▶ **Exercise details**:
In the lines below, look for "Zealand". Copy each line where it appears.

"""

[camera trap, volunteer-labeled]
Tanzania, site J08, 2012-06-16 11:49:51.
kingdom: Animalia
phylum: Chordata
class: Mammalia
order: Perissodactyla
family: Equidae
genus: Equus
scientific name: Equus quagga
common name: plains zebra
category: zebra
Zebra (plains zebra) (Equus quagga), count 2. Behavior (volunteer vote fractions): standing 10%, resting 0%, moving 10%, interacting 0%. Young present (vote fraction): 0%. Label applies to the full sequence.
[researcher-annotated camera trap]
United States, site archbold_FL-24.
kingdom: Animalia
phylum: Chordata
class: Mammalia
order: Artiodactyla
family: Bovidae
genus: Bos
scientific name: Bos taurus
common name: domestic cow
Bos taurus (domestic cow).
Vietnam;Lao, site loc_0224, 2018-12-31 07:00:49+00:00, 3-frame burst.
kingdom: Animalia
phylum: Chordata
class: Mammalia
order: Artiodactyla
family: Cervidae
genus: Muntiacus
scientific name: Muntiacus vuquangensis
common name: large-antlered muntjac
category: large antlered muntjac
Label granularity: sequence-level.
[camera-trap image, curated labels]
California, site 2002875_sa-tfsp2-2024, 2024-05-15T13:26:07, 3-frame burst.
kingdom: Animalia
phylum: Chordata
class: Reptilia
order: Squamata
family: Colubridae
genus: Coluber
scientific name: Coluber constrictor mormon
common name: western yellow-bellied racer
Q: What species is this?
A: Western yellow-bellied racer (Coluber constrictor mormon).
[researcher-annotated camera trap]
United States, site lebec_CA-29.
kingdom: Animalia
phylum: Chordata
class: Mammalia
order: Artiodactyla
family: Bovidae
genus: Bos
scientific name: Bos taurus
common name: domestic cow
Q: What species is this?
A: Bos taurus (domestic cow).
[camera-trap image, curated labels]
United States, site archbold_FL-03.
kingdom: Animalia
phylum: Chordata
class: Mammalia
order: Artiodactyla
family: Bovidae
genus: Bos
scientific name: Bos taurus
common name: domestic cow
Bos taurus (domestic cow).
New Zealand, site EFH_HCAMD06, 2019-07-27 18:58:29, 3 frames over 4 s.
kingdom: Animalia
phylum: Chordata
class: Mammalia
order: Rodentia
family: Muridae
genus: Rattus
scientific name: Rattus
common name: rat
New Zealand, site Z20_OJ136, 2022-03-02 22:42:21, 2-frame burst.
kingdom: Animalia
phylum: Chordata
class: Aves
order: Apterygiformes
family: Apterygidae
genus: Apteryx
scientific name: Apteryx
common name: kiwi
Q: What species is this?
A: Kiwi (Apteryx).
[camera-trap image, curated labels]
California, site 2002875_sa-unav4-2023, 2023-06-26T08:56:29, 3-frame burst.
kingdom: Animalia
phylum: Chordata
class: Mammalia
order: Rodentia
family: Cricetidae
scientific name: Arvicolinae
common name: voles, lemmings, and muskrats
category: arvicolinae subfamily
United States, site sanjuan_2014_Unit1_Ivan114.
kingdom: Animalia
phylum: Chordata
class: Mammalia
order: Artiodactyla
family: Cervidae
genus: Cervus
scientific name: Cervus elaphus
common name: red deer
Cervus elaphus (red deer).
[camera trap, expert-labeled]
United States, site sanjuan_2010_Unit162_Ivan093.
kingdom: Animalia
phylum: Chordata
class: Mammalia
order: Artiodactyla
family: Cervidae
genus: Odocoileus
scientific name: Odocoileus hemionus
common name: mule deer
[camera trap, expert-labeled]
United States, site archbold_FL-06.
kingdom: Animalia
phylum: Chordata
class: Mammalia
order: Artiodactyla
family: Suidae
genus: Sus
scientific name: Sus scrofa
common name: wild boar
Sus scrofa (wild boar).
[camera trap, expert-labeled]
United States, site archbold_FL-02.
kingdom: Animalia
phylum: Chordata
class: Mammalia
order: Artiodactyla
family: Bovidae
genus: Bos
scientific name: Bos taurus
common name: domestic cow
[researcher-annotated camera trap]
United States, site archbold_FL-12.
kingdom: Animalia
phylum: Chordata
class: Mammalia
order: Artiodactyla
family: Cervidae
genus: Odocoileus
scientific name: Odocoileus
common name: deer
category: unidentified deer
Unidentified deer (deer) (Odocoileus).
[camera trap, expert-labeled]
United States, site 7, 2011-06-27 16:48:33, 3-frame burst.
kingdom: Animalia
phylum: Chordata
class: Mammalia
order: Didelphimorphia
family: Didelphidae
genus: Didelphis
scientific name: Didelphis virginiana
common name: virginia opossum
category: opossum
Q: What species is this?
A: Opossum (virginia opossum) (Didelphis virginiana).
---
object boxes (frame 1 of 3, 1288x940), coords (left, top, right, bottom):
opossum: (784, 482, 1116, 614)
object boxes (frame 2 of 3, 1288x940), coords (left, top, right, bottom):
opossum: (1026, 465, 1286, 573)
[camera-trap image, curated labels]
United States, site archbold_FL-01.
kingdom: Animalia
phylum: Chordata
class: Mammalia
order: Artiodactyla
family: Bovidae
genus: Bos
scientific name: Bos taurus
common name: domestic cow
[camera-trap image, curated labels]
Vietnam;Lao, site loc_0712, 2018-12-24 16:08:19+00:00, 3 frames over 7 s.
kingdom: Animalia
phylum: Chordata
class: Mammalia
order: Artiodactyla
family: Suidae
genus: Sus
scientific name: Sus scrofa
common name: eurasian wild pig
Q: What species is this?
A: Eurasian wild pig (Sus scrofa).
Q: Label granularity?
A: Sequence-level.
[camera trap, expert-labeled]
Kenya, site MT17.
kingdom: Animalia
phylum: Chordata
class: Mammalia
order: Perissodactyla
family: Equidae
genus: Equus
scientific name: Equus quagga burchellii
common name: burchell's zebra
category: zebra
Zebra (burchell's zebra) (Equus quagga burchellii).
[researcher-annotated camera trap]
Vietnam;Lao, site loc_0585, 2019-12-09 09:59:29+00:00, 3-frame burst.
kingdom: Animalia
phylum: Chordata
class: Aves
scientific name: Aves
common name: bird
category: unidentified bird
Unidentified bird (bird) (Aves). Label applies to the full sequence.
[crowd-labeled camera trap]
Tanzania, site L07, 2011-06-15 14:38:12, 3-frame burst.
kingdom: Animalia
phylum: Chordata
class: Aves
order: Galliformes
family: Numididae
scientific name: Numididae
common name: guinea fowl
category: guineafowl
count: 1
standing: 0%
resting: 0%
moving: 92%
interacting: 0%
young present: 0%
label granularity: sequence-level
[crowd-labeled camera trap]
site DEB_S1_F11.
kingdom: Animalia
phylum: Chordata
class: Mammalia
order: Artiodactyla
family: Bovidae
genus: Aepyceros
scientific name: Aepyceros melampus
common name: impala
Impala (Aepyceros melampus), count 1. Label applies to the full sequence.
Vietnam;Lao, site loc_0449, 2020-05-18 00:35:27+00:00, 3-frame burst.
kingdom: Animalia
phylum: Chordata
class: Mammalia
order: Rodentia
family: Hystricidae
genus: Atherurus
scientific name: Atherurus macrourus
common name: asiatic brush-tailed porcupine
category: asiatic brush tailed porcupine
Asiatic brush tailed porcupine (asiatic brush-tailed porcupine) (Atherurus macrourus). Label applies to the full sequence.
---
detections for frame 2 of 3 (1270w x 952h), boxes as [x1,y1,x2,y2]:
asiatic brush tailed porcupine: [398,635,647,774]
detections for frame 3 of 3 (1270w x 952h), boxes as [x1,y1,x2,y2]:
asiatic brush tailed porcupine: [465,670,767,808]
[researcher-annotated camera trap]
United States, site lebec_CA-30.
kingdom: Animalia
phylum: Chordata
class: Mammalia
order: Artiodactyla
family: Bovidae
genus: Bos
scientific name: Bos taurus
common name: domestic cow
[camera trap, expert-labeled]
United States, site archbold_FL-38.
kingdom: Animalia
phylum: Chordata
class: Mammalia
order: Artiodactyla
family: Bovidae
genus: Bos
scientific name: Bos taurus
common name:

"""

▶ **Solution**:
New Zealand, site EFH_HCAMD06, 2019-07-27 18:58:29, 3 frames over 4 s.
New Zealand, site Z20_OJ136, 2022-03-02 22:42:21, 2-frame burst.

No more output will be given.